Coordenador do PACD/Fiocruz, Francisco Inácio Bastos defendeu a mudança da legislação brasileira, à luz da ciência e das experiências internacionais
 

Pesquisador do Instituto de Comunicação e Informação Científica e Tecnológica em Saúde (Icict/Fiocruz) e coordenador do PACD/Fiocruz, Francisco Inácio Bastos chamou a atenção para os exemplos de reformulação de políticas de drogas em países como Portugal, Espanha e, mais recentemente, Uruguai. Bastos apontou ainda que a produção científica refinada e consistente sobre o tema infelizmente não se transforma em decisões políticas objetivas.

“De todas as substâncias, a maconha é a que é mais colocada no fio da navalha, entre o legal e o ilegal, o terapêutico e o danoso. A ciência brasileira precisa enfrentar essa questão de forma não preconceituosa e criteriosa. O Brasil precisa de uma avaliação sistemática de todas as possíveis aplicações de derivados da maconha, da mesma forma que é feita em outros países”, afirmou o coordenador do Programa Institucional Álcool, Crack e outras Drogas da Fiocruz.

Representante da Secretaria Nacional de Políticas sobre Drogas (Senad), Leon Garcia fez duras críticas à Lei nº 11.343, de 2006
 

Diretor de Articulação e Coordenação da Secretaria Nacional de Políticas sobre Drogas (Senad) do Ministério da Justiça, Leon Garcia elogiou a parceria da Fundação Oswaldo Cruz com o governo federal e apresentou dados alarmantes sobre os impactos do sistema legal brasileiro em relação a usuários e traficantes de drogas no país. “A Lei nº 11.343, de 2006, despenalizou o porte para consumo, mas aumentou substancialmente o número de presos por tráfico de drogas no país. A legislação não estabelece critério objetivo de diferenciação entre usuário e traficantes”, criticou Garcia.

- Dados para análise -
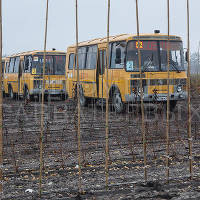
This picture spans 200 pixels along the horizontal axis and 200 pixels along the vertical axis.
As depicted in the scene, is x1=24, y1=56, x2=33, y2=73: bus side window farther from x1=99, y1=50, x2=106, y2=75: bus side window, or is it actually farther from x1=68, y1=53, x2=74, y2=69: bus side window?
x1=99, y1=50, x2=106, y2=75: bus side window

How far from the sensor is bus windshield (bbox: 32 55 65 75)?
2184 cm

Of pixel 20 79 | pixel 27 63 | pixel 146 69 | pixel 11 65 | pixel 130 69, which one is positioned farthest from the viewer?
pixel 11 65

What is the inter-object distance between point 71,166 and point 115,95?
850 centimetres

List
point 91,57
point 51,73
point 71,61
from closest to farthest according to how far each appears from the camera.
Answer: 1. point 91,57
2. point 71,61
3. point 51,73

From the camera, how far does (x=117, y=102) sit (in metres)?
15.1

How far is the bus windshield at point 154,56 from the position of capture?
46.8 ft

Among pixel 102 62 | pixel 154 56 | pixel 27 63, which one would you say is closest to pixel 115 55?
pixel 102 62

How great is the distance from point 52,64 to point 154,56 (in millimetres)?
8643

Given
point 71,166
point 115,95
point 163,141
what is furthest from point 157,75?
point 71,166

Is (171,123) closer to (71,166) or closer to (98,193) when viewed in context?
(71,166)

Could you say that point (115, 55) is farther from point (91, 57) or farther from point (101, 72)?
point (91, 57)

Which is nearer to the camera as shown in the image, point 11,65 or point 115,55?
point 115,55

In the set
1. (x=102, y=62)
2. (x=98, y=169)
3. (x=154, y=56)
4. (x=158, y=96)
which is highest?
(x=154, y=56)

--

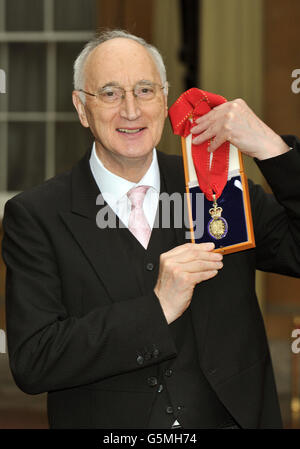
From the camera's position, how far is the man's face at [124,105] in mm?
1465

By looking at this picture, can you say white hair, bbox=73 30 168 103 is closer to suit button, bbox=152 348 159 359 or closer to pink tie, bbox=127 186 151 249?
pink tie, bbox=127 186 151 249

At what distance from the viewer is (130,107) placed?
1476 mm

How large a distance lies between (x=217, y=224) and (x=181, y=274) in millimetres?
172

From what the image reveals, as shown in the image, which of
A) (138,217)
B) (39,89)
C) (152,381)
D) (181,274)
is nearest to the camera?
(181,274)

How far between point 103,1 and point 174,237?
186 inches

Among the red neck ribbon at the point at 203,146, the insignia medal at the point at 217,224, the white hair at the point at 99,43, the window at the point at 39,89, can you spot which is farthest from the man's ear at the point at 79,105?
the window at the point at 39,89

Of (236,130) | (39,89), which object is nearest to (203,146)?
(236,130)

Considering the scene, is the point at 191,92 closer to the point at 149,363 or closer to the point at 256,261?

==

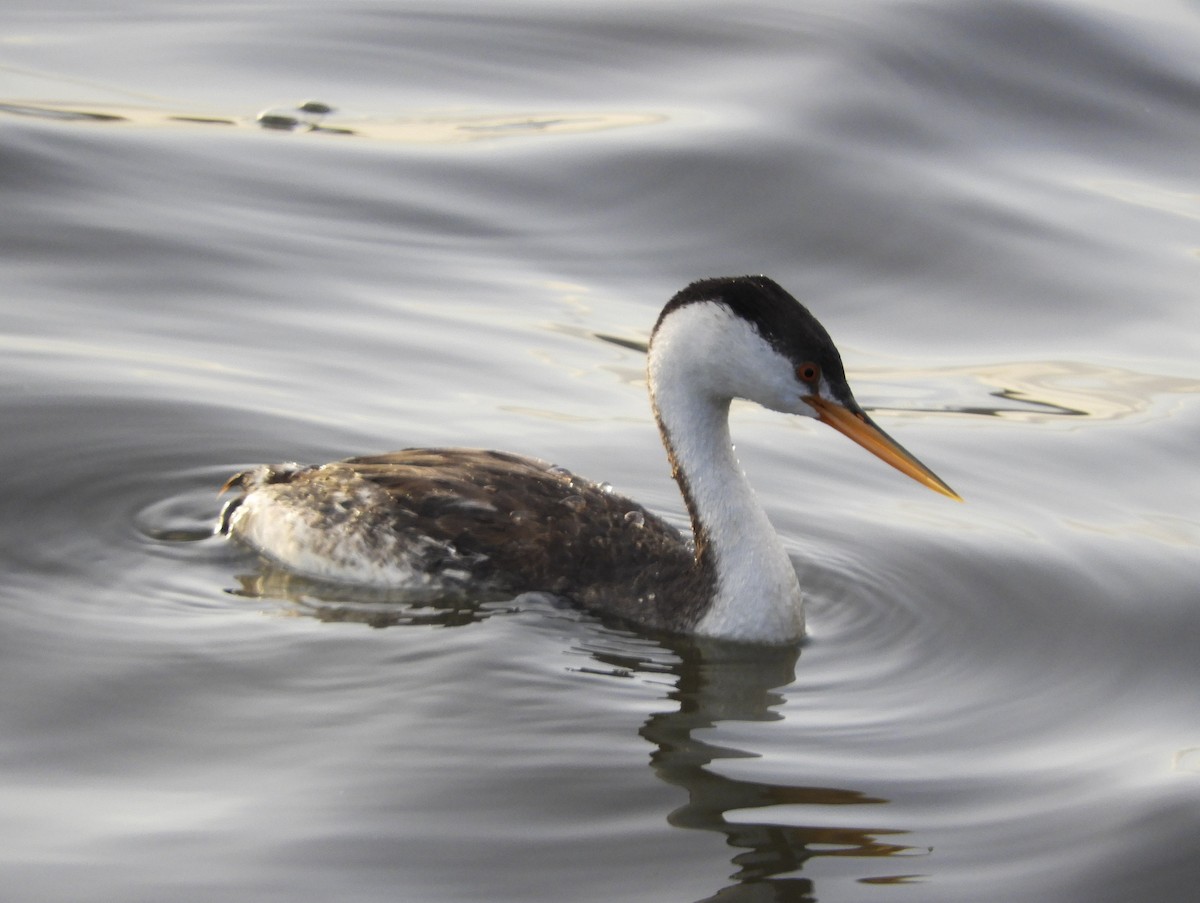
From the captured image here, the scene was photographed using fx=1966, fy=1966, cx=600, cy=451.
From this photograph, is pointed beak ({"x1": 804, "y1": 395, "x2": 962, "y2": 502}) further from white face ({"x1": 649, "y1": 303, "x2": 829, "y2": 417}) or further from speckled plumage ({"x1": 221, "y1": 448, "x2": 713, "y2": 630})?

- Enunciado 1 -
Responda com base no texto sobre política de drogas:
(a) Quais países Francisco Inácio Bastos cita como exemplos de reformulação de políticas de drogas?
(b) A que ministério pertence a Senad?
(c) Segundo Leon Garcia, que número a Lei nº 11.343 aumentou substancialmente?
- Enunciado 2 -
Diga se cada afirmação está de acordo com o texto sobre política de drogas e cite as palavras que decidem a resposta.
(a) Bastos afirma que a produção científica sobre o tema se transforma em decisões políticas objetivas.
(b) Segundo Garcia, a Lei nº 11.343 despenalizou o porte para consumo.
(c) A legislação estabelece um critério objetivo para distinguir usuário de traficante.

- Resposta 1 -
(a) Portugal, Espanha e Uruguai.
(b) Ao Ministério da Justiça.
(c) O número de presos por tráfico de drogas no país.

- Resposta 2 -
(a) Não: "infelizmente não se transforma em decisões políticas objetivas".
(b) Sim: "despenalizou o porte para consumo".
(c) Não: "A legislação não estabelece critério objetivo de diferenciação entre usuário e traficantes".